Ditaduras no Cone Sul
Esse contexto histórico regional trouxe, então, a generalização de
regimes políticos repressivos em todos os países do Cone Sul: Brasil (1964),
Argentina (1966 e 1976), Uruguai (1973), Chile (1973). O controle da classe
trabalhadora pautou-se por forte coerção sobre os sindicatos, quando não por
intervenções diretas e prisão ou assassinato das lideranças. Em quase todos os
casos, os partidos políticos preexistentes foram extintos e o parlamento
submetido a severas limitações, quando
não simplesmente fechado.
A Argentina passou por um primeiro governo ditatorial entre 1966 e
1973, mas foi no segundo período de regime militar, iniciado em 24 de março de
1976, que as cifras da violência repressiva atingiram patamares sem precedentes.
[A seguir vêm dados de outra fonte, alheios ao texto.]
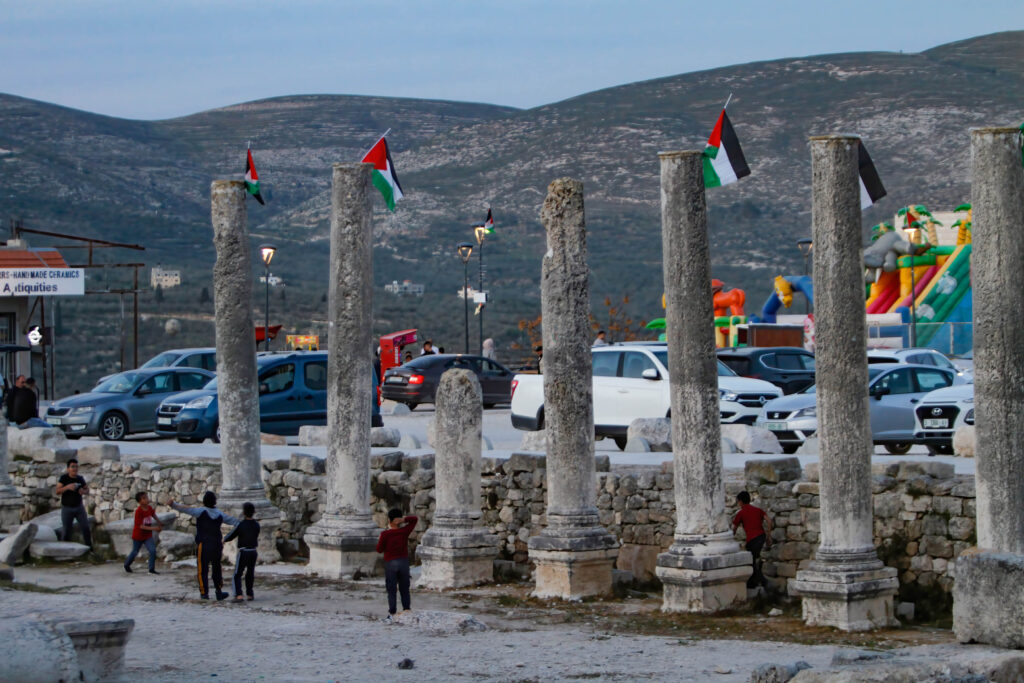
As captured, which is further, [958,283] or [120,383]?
[958,283]

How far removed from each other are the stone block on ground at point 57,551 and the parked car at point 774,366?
36.1 feet

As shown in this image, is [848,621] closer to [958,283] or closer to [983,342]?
[983,342]

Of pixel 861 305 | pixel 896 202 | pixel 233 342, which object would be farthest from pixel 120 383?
pixel 896 202

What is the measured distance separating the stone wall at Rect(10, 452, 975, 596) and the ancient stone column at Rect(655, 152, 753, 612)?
746mm

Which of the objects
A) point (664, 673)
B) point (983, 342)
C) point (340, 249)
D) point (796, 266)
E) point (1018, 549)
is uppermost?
point (796, 266)

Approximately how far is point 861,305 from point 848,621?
2644 mm

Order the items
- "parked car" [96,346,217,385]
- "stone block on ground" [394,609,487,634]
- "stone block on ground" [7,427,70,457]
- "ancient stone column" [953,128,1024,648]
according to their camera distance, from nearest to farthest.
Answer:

A recuperação da democracia, a partir de 1983, após o desastre nacional causado
pela aventura dos ditadores na Guerra das Malvinas, teve de considerar um espantoso saldo
de sequestros, torturas e assassinatos por parte de agentes estatais, quando os
Direitos Humanos foram violados em larga escala. Estima-se em cerca de 30 mil o
total de mortos e desaparecidos entre os que resistiram ao regime.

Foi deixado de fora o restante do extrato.